Shed Simove: “I Suggested ‘Lie Pad’ But Apple Didn’t Like That Either” - pitdesi
http://techcrunch.com/2011/03/06/shed-simove-i-suggested-lie-pad-but-apple-didnt-like-that-either-nsfw-tctv/
======
phlux
WTF - I MUST sign in with YAHOO or Facebook to leave any comments on TC???

Fark that.

\---

80/20... the 80/20 rule.

Its always 80/20 here on TC.

This is a fantastic piece, the subject and information provided is great --
but as with every single piece on TC, there is that last 20% that is lacking,
such as the ever present typo in just about every TC article:

"...a very special version of the iPad while got him into some of the most
amazingly comical legal trouble with Apple..."

and the horrid quality of the video.

Seriously, Paul -- tell your management to spring for a FLIP.

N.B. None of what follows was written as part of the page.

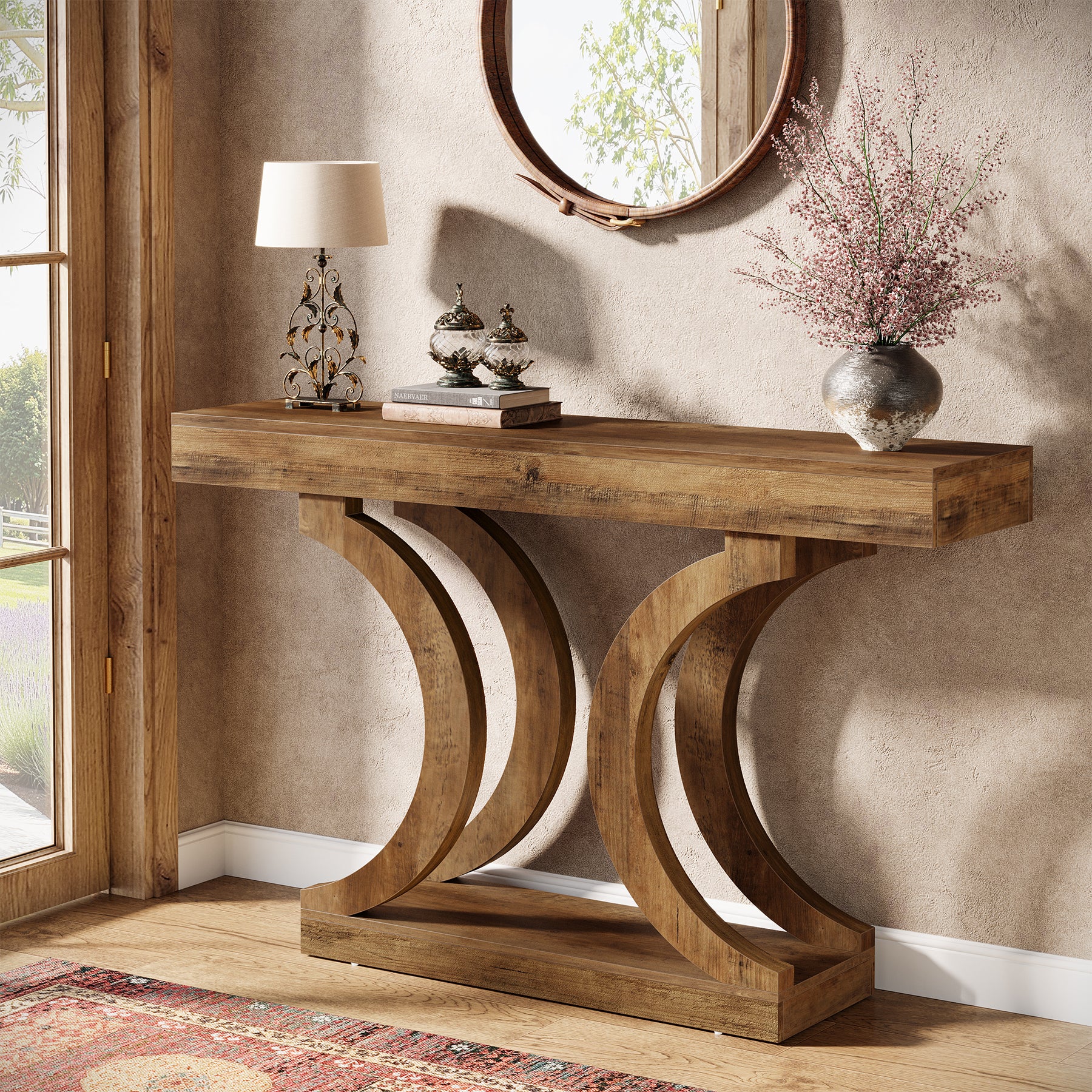 43.3" Console Table, Unique Sofa Table Behind The Couch with Curved Legs - Image 10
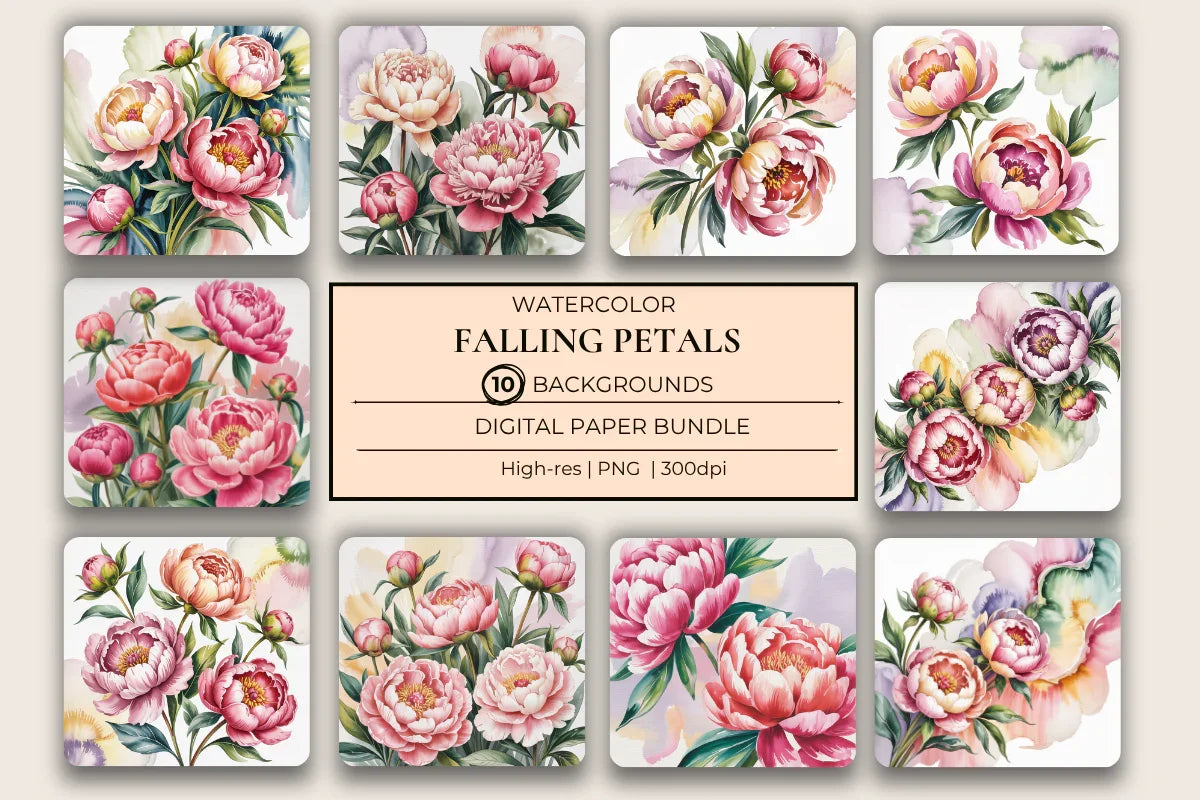Watercolor Peonies Background Papers - CraftNest - Digital Crafting and Art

All criticism aside though, you know what would be AMAZING: Please see if Shed
would do a how-to on getting something made and have TC fund something really
interesting: Put up a contest where readers get to submit then vote on an idea
of an object to make in China, take that idea and have Shed find a vendor on
Alibaba and secure a sample.

Document that process - and have TC commit say $2500 to the piece - and show
users how dead simple it is to have their ideas manufactured in China.